De rechtbank stelt vast dat hierbij sprake is geweest van een nauwe en bewuste samenwerking tussen verdachte en zijn medeverdachten en daarmee steeds van medeplegen. Meerdere medeverdachten zijn als medeplegers van de voorbereidingshandelingen te beschouwen, nu ook zij naar de loods zijn gekomen voor het (faciliteren van) het produceren van metamfetamine en de beschikkingsmacht over de goederen en stoffen hadden.
Periode van de voorbereidingshandelingen.
De rechtbank is – anders dan de raadsman – van oordeel dat verdachte, zoals eerder is overwogen, van meet af aan als doel had naar Nederland af te reizen om een (essentiële) bijdrage te leveren bij de productie van metamfetamine. Aan de hand van de bewijsmiddelen stelt de rechtbank in dat verband vast dat verdachte op 16 september 2023, via Frankrijk, naar Nederland is afgereisd.

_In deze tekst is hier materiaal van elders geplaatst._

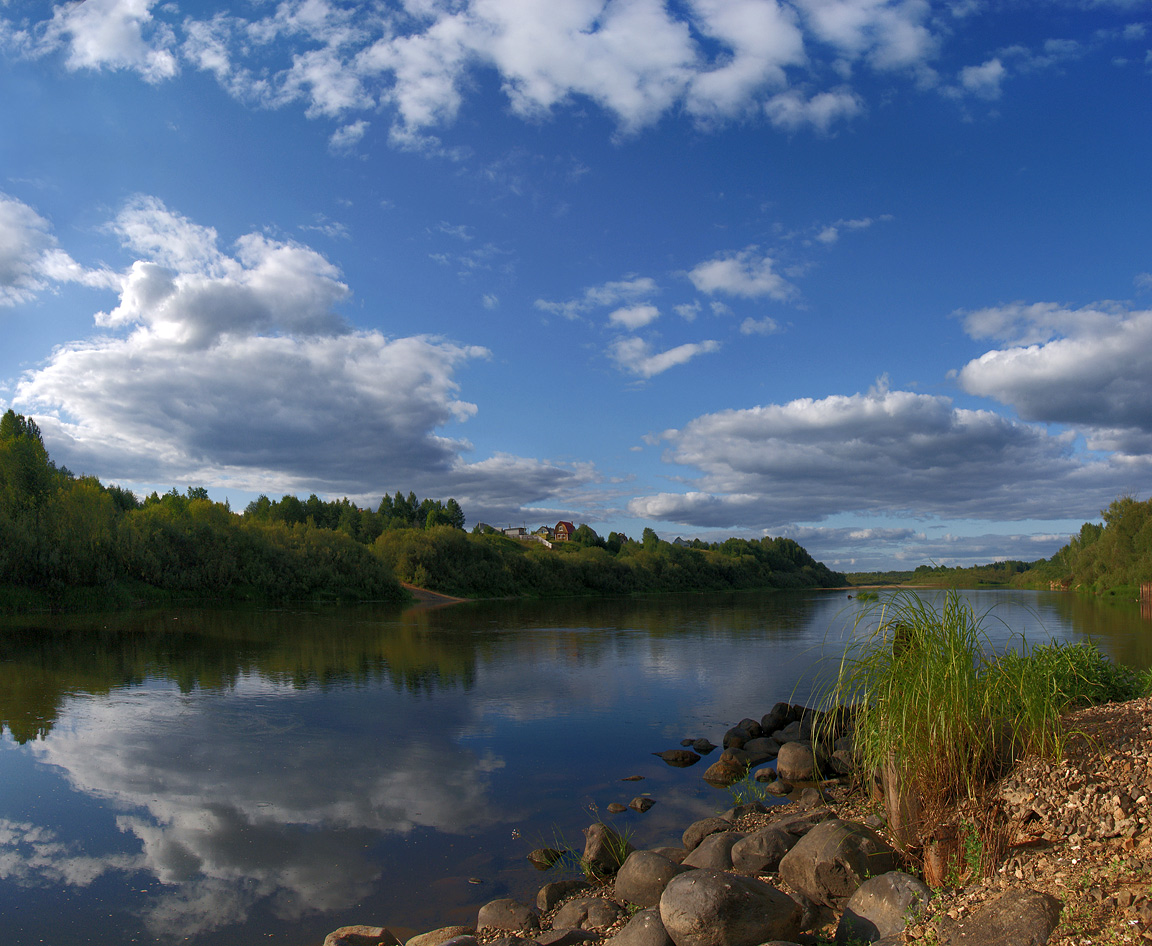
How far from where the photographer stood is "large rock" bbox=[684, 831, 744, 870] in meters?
A: 7.85

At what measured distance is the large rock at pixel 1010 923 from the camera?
4.41 metres

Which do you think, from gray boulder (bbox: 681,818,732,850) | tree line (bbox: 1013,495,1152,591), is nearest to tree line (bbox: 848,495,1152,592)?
tree line (bbox: 1013,495,1152,591)

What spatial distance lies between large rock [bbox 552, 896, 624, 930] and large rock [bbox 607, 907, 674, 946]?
0.59 meters

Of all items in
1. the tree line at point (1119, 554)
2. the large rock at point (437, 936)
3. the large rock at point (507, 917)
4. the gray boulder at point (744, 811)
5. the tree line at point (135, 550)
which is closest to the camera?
the large rock at point (437, 936)

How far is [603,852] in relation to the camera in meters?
8.48

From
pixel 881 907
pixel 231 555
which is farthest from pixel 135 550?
pixel 881 907

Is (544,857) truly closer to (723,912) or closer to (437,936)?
(437,936)

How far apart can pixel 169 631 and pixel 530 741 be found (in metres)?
29.3

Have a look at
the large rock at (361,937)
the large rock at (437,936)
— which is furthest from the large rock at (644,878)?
the large rock at (361,937)

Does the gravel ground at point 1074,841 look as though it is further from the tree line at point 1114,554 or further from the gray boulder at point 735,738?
the tree line at point 1114,554

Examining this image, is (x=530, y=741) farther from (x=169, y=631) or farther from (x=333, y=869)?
(x=169, y=631)

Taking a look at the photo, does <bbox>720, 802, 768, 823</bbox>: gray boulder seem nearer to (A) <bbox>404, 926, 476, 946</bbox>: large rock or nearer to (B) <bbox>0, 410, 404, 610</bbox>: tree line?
(A) <bbox>404, 926, 476, 946</bbox>: large rock

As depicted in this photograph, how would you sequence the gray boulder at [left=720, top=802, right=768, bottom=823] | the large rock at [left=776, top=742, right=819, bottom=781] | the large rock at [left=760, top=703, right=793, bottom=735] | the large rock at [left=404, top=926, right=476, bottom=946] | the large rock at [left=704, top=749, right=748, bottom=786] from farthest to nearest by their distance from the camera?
the large rock at [left=760, top=703, right=793, bottom=735], the large rock at [left=704, top=749, right=748, bottom=786], the large rock at [left=776, top=742, right=819, bottom=781], the gray boulder at [left=720, top=802, right=768, bottom=823], the large rock at [left=404, top=926, right=476, bottom=946]

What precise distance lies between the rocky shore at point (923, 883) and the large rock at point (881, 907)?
0.5 inches
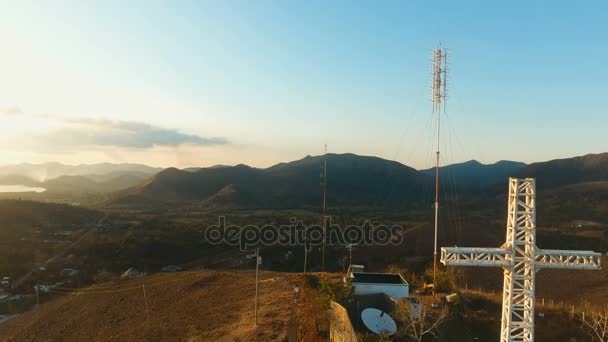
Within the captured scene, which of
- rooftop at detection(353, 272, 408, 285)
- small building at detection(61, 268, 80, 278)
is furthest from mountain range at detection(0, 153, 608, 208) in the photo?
rooftop at detection(353, 272, 408, 285)

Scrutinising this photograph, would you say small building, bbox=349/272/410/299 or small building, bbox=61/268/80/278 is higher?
small building, bbox=349/272/410/299

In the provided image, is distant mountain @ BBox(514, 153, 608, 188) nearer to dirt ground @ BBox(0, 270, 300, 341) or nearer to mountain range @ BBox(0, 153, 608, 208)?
mountain range @ BBox(0, 153, 608, 208)

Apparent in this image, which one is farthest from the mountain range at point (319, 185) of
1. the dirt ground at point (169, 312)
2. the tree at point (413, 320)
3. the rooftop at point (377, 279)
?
the tree at point (413, 320)

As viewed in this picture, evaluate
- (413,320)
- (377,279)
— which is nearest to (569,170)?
(377,279)

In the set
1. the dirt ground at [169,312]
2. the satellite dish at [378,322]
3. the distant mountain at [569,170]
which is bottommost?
the dirt ground at [169,312]

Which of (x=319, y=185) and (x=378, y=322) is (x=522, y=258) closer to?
(x=378, y=322)

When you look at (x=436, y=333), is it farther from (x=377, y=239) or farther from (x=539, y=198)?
(x=539, y=198)

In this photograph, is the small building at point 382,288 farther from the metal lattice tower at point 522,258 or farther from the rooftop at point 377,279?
the metal lattice tower at point 522,258
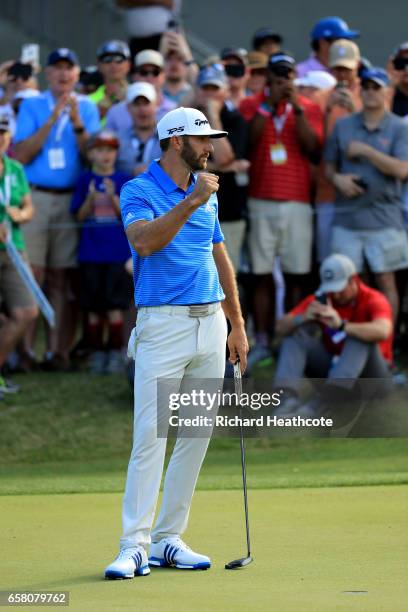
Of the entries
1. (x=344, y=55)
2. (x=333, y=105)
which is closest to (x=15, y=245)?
(x=333, y=105)

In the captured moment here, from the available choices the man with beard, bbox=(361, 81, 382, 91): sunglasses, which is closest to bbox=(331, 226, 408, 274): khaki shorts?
bbox=(361, 81, 382, 91): sunglasses

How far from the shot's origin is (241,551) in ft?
20.9

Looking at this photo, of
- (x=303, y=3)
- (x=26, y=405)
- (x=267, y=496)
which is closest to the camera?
(x=267, y=496)

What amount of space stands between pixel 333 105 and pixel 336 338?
104 inches

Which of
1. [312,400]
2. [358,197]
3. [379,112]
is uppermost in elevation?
[379,112]

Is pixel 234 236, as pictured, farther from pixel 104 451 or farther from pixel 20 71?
pixel 20 71

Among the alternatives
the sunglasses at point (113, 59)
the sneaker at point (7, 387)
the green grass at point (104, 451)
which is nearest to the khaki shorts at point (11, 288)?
the sneaker at point (7, 387)

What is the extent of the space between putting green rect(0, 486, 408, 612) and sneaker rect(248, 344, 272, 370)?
3.51 meters

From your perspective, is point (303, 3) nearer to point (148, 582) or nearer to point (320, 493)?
point (320, 493)

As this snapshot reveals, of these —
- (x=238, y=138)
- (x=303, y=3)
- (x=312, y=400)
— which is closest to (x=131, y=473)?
(x=312, y=400)

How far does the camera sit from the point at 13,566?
5.99m

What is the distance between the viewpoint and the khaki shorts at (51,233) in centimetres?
1202

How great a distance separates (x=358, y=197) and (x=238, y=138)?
1.14 meters

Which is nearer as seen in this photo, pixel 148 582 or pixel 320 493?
pixel 148 582
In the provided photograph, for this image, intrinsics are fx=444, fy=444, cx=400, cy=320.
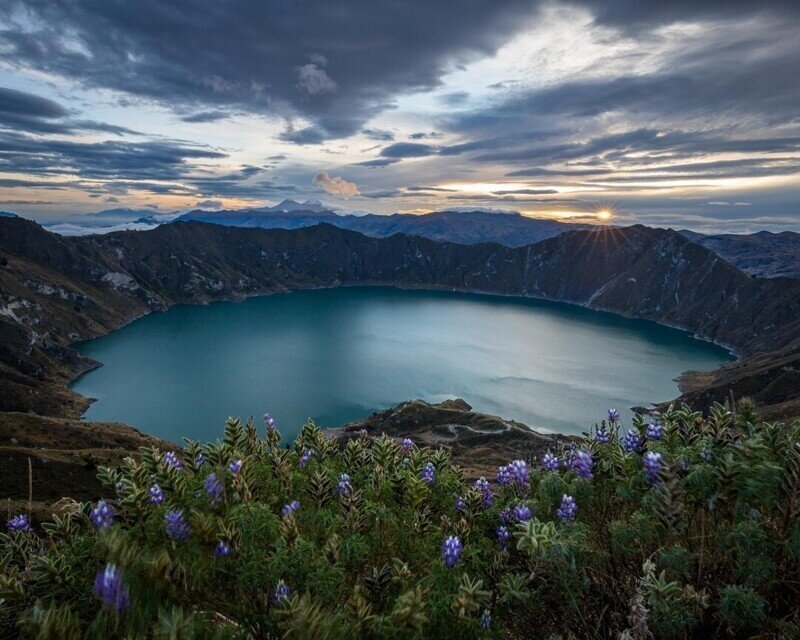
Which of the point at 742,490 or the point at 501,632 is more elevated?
the point at 742,490

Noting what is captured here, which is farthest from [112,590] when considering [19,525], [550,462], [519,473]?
[550,462]

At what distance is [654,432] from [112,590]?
25.0ft

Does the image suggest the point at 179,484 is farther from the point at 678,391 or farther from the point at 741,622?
the point at 678,391

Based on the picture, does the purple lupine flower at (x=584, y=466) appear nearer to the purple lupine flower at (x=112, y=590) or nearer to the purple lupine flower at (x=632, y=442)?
the purple lupine flower at (x=632, y=442)

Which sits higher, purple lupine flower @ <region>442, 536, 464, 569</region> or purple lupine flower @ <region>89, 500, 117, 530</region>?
purple lupine flower @ <region>89, 500, 117, 530</region>

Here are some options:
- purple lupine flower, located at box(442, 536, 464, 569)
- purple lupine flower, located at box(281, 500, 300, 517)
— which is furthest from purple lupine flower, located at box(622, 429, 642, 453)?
purple lupine flower, located at box(281, 500, 300, 517)

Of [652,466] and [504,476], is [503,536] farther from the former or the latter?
[652,466]

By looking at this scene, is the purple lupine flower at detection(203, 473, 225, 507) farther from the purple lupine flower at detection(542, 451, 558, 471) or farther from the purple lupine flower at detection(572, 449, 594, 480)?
the purple lupine flower at detection(542, 451, 558, 471)

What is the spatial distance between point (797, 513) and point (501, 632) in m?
3.35

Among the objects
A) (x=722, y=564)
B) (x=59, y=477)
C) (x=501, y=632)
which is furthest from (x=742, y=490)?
(x=59, y=477)

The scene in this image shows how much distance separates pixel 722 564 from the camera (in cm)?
522

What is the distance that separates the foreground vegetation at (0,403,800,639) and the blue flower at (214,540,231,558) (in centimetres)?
2

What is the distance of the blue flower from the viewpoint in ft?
16.5

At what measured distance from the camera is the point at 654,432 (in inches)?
291
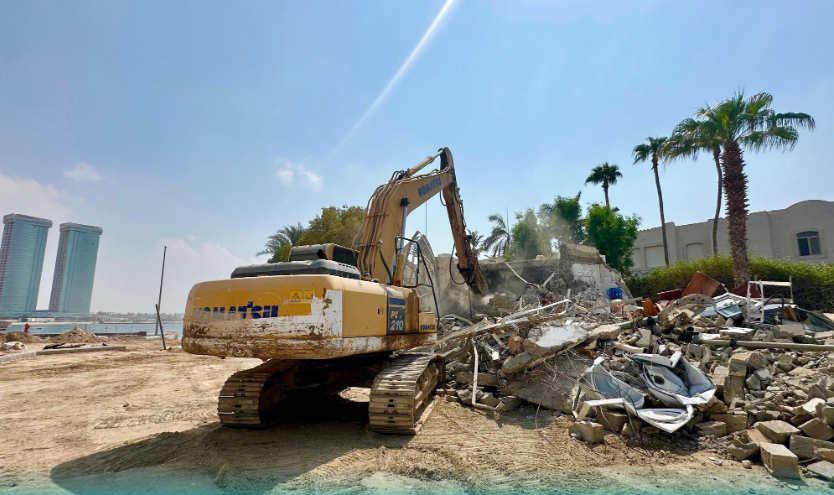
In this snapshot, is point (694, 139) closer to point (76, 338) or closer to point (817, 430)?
point (817, 430)

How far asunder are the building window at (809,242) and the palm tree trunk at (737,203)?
14.0m

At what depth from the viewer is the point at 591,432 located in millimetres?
5160

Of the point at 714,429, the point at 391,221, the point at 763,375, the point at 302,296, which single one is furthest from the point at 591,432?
the point at 391,221

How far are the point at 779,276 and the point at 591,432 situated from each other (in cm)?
2041

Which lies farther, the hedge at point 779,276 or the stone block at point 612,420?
the hedge at point 779,276

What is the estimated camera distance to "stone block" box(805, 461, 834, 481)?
408 cm

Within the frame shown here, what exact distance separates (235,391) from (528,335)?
475cm

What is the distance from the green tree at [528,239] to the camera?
113 ft

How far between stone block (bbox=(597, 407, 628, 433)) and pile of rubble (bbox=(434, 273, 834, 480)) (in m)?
0.01

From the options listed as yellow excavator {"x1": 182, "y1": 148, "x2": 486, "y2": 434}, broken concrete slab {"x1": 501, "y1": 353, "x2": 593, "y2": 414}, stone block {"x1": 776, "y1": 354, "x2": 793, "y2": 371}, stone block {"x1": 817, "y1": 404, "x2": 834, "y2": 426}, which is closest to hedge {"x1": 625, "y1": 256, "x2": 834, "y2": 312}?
stone block {"x1": 776, "y1": 354, "x2": 793, "y2": 371}

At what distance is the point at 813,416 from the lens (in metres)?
4.79

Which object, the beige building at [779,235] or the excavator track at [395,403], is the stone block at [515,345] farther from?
the beige building at [779,235]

De pleegperiode ten aanzien van het in de loods in Giessenburg aangetroffen drugslab is geëindigd op het moment van aantreffen en aanhouding door de politie, te weten: 30 september 2023.
Conclusie.
De rechtbank acht wettig en overtuigend bewezen het opzettelijk produceren van metamfetamine op 29 september 2023 en/of 30 september 2023 en het medeplegen van het opzettelijk aanwezig hebben van metamfetamine, in diezelfde periode (in eendaadse samenloop gepleegd). Ook acht de rechtbank het medeplegen van strafbare voorbereidingshandelingen bewezen in de periode van 16 september 2023 tot en met 30 september 2023, een en ander zoals hierna bewezen is verklaard.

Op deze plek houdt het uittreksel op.